Discussion about arrays and matrices in Maxima



On 5/18/09, ?iga Lenar?i? <ziga.lenarcic at gmail.com> wrote:

> So from my experience - it's hard to improve something in Maxima,

Keep in mind that you are always free to maintain and distribute
your own Maxima packages (or even your own entire fork).
That might be a good way to publicize and refine your proposals.

I don't mean to be difficult --- I'm generally sympathetic to your
proposals. Bear in mind that the wheel of Maxima grinds slowly,
but exceedlingly fine.

> *) Matrices should internally represented as n-dimensional lisp
> arrays.

I agree that a matrix should use a Lisp array for storage, but
I'm inclined to use a 1-d array, since it makes some restructuring
operations (e.g. transpose, row/column extraction) simpler.

I can't tell if the translated Fortran code wants 1-d or 2-d arrays.
Fortran would be happy with 1-d, but there seems to be some
code to present 1-d as 2-d or vice versa, I'm not sure what's
going on.

> *) Matrices should support advanced indexing possibilities, both for
> retrieval of values and assigment (symetric). A good start is
> 'amatrix' package. I would like to improve upon Maxima list indexing
> also to support things like my_list[[1,3,4]]. In general Maxima lists
> and Maxima matrices/arrays should try to behave in the same way if
> possible - this makes for easier learning of Maxima.

Agreed.

> *) Lisp arrays for holding matrix elements should be of general type
> for general matrices containing Maxima expressions, but perhaps we
> could think about a special case of 'double-float cases, where a
> matrix would internally represented by a 'double-float array. I'm
> mentioning this, because I wish for faster floating point performance
> in Maxima.

Agreed.

> *) Entering matrices would probably be implemented as it is now -
> with matrix function.

No opinion on this point.

> *) Make matrices/arrays good citizens of Maxima: besides indexing and
> assigment, also functions like 'map' could be defined to work on both
> (elementwise for lists and arrays). If it is possible for a function
> to work on lists and arrays in somewhat the same way, it should be
> implemented. If it is not - two functions should be written and named
> approprietly, for instance:
> makelist()
> makematrix()

I think I'm in agreement on these points.
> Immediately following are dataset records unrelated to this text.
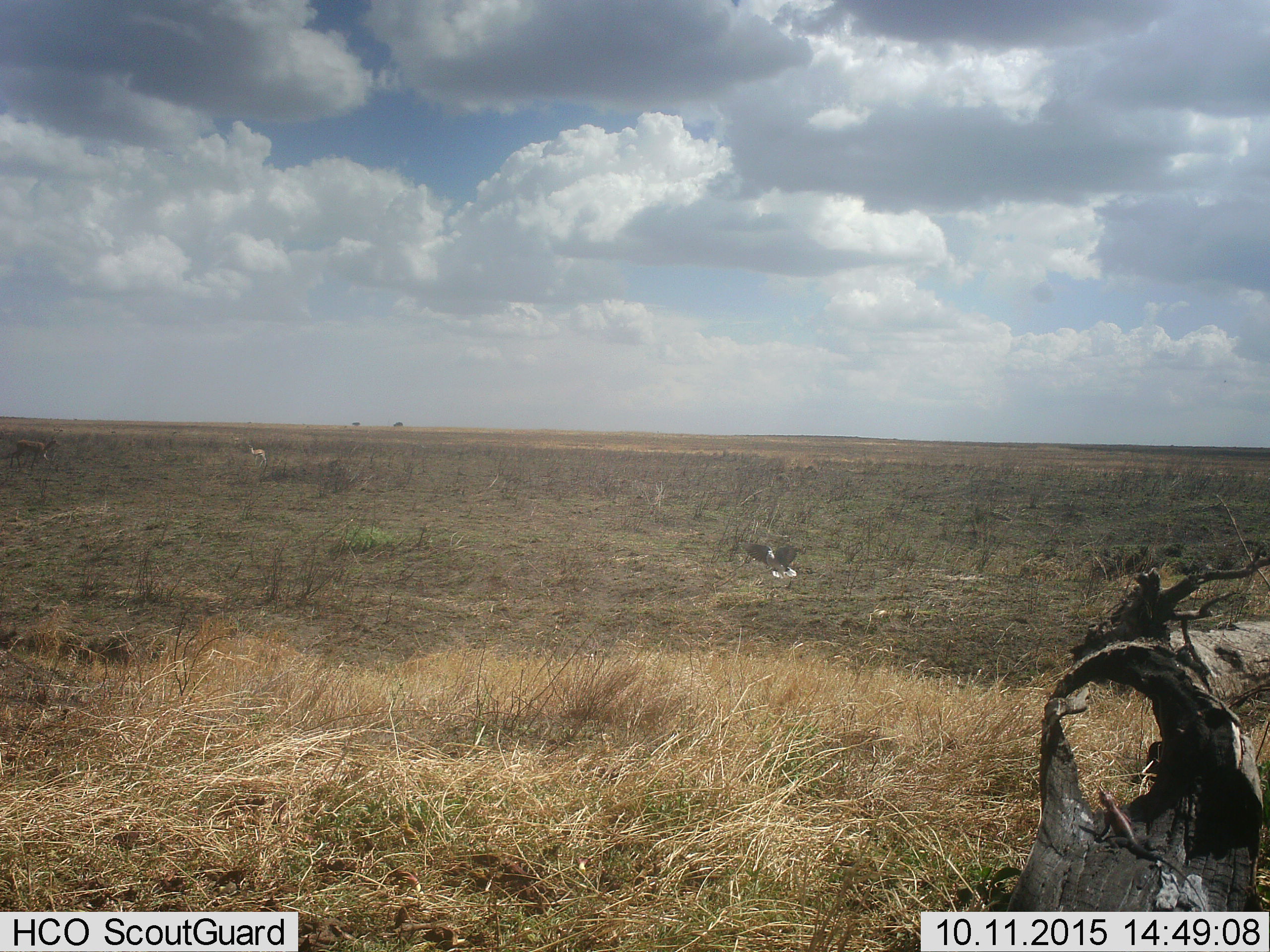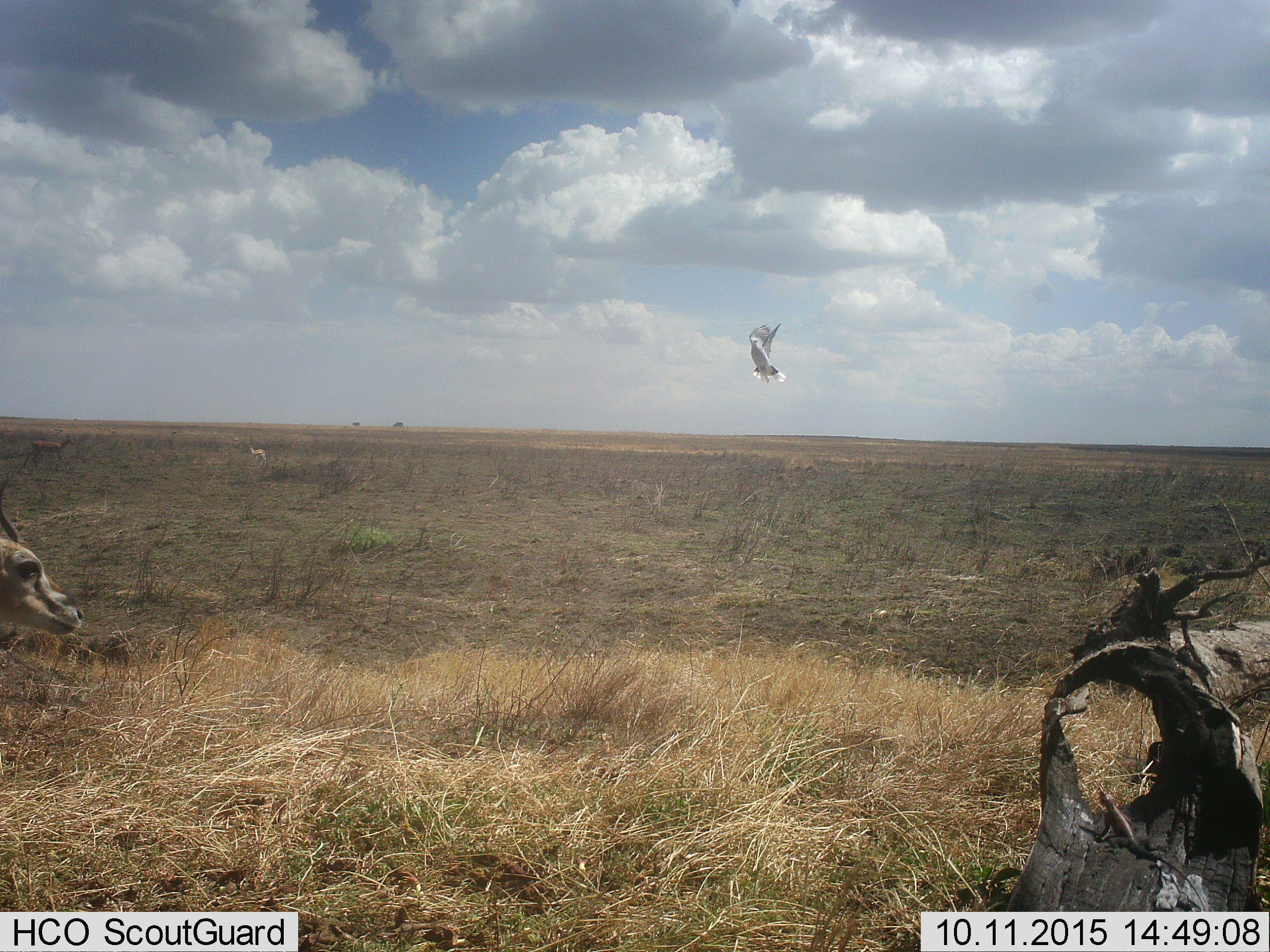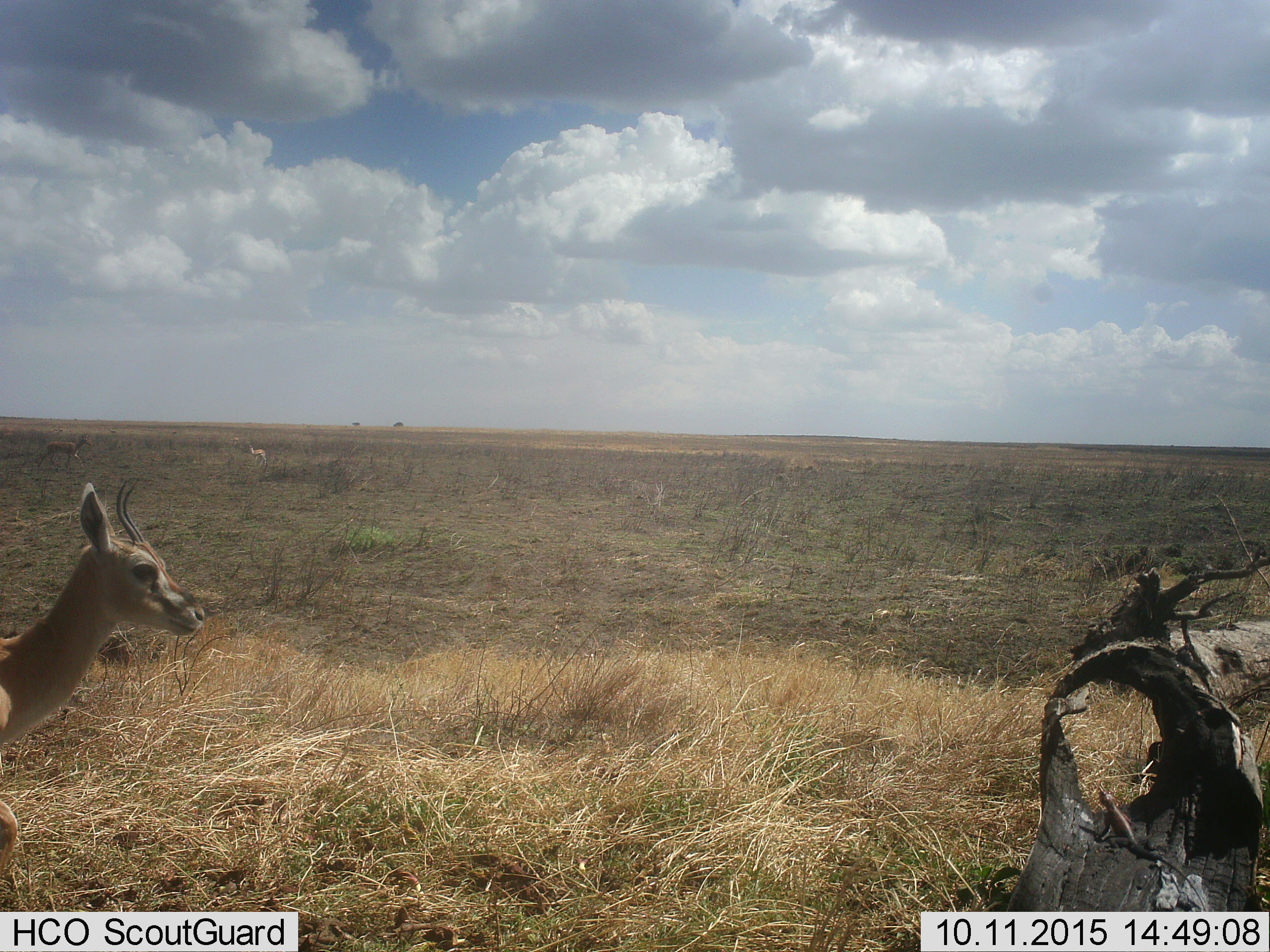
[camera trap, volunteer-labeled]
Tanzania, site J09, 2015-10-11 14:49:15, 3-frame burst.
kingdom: Animalia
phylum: Chordata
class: Aves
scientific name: Aves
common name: bird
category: otherbird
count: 1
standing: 0%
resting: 0%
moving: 100%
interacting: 0%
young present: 0%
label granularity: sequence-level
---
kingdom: Animalia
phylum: Chordata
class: Mammalia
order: Artiodactyla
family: Bovidae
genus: Eudorcas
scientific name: Eudorcas thomsonii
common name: thomson's gazelle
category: gazellethomsons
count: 3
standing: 43%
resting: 0%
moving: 86%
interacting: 0%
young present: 0%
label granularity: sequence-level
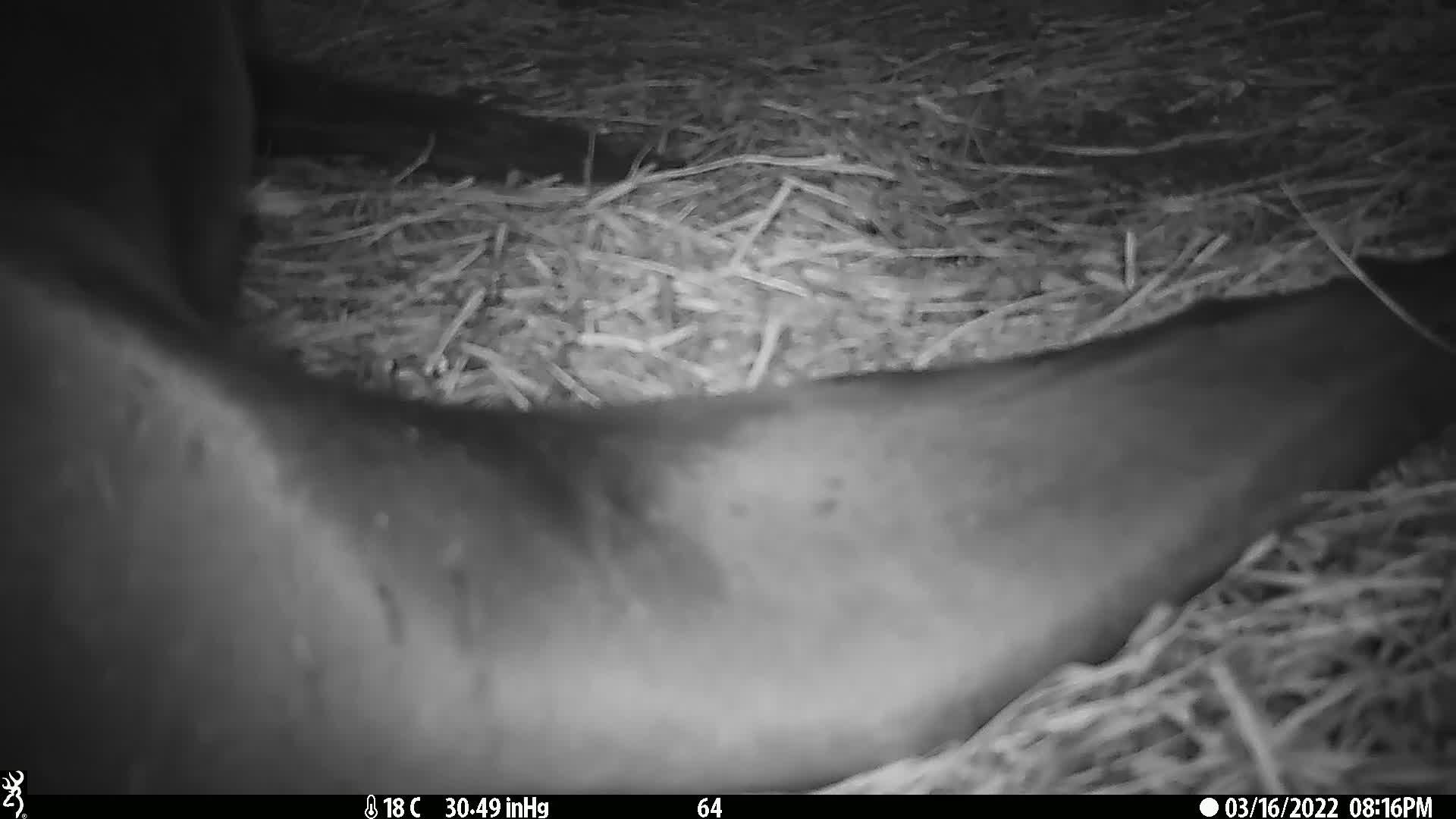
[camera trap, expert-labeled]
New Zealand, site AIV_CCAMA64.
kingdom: Animalia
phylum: Chordata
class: Mammalia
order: Carnivora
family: Otariidae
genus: Phocarctos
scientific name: Phocarctos hookeri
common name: new zealand sea lion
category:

> *) The only place a word 'array' should be mentioned in Maxima
> documentation is where implementation of matrices is explained,
> ideally (if current array facilities are some day removed). I think
> matrix (in Maxima language) is a suitable word for an array(its
> meaning in computer science).

I'm not so sure about this. A matrix is an algebraic object, right?
while an array is just a storage container. I think confounding
fundamentally different kinds of objects for the sake of convenience
is a poor choice. (Incidentally I'm also opposed to treating lists
as synonymous with vectors --- they have different algebraic
properties.)

A hash table is called an undeclared array in Maxima; I think that's
an unfortunate choice of words. I'd rather just call them hash tables
(and implement them with Lisp hash tables).

Another tangential point --- Maxima distinguishes arrays which are
values from arrays which are properties. I'm inclined to preserve
that distinction.

Thanks for bringing up the topic. Perhaps in the near future
(i.e. less than 1 year) we'll really get rolling on it.